> [Given request] Lay out the lines as a numbered list, omitting any blank lines, starting at the line that contains "In this scene, as" and continuing through the end of the data.

Data of spatial reasoning questions
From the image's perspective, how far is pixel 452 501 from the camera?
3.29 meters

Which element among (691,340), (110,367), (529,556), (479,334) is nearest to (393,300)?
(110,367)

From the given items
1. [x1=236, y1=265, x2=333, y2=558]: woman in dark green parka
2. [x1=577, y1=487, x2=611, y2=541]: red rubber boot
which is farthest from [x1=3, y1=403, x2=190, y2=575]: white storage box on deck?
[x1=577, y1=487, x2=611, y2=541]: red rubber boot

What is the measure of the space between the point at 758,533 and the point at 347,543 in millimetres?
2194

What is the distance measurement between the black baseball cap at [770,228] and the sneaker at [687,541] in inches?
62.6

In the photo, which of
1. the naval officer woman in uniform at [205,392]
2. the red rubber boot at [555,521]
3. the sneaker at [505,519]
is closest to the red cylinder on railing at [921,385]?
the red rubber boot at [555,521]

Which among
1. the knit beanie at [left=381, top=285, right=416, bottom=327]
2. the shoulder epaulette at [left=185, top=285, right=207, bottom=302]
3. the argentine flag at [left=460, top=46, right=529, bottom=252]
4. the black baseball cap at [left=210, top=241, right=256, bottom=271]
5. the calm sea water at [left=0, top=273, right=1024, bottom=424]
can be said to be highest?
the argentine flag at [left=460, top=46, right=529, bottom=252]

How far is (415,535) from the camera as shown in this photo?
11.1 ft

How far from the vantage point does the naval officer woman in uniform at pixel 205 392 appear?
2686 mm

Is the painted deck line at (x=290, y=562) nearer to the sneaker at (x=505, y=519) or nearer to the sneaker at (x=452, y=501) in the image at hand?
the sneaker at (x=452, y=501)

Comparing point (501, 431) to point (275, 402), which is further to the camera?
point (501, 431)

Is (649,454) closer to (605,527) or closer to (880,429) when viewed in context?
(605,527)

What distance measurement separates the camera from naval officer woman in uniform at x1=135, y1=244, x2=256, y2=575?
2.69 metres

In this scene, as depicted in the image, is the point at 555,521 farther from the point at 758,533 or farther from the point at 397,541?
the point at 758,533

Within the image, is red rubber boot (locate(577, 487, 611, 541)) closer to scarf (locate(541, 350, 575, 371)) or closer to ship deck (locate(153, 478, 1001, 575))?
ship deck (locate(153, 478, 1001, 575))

> [Solution for this exercise]
1. In this scene, as depicted in the image, is the point at 555,521 farther from the point at 758,533 or farther from the point at 397,541?
2. the point at 758,533
3. Within the image, is red rubber boot (locate(577, 487, 611, 541)) closer to scarf (locate(541, 350, 575, 371)) or closer to ship deck (locate(153, 478, 1001, 575))?
4. ship deck (locate(153, 478, 1001, 575))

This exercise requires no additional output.